## Your assignment
While you copy the lines below, skip the pictures and keep the rest exact.

(Dataset excerpts)
····················
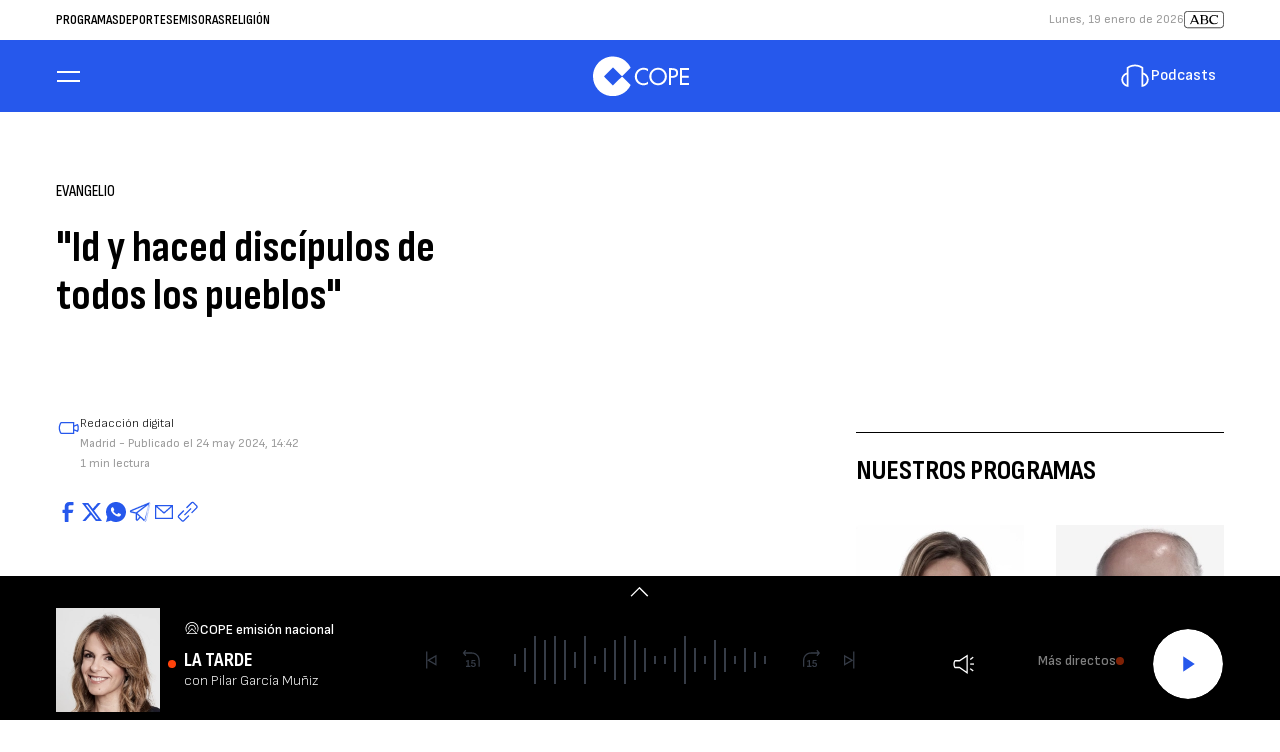

--- FILE ---
content_type: application/javascript; charset=utf-8
request_url: https://fundingchoicesmessages.google.com/f/AGSKWxX7NHfFNGBRmNxYCRcvnOyk0jgMrnsX8wgm3DSpo4Kz-DSPw3xaJsrZHG1zoFpFB23lrlTaGd8ypQnLV8j1wZguDpeF_QYmzI9-CClDxQxifqFpeXGHSclm2GbDn3ZvYfRcw3WTkLKAWbHlIy8i6-7WSWpYCF8khjliy00xbydfl4teUkHwkYzB6heI/_/adstorage./adsbycurse.?adunit_id=/ads/index-/vghd.gif
body_size: -1290
content:
window['100eec8f-b234-42e7-b0b0-e84eb2f896a6'] = true;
····················
## Answer section
--- FILE ---
content_type: application/javascript; charset=utf-8
request_url: https://fundingchoicesmessages.google.com/f/AGSKWxX7NHfFNGBRmNxYCRcvnOyk0jgMrnsX8wgm3DSpo4Kz-DSPw3xaJsrZHG1zoFpFB23lrlTaGd8ypQnLV8j1wZguDpeF_QYmzI9-CClDxQxifqFpeXGHSclm2GbDn3ZvYfRcw3WTkLKAWbHlIy8i6-7WSWpYCF8khjliy00xbydfl4teUkHwkYzB6heI/_/adstorage./adsbycurse.?adunit_id=/ads/index-/vghd.gif
body_size: -1290
content:
window['100eec8f-b234-42e7-b0b0-e84eb2f896a6'] = true;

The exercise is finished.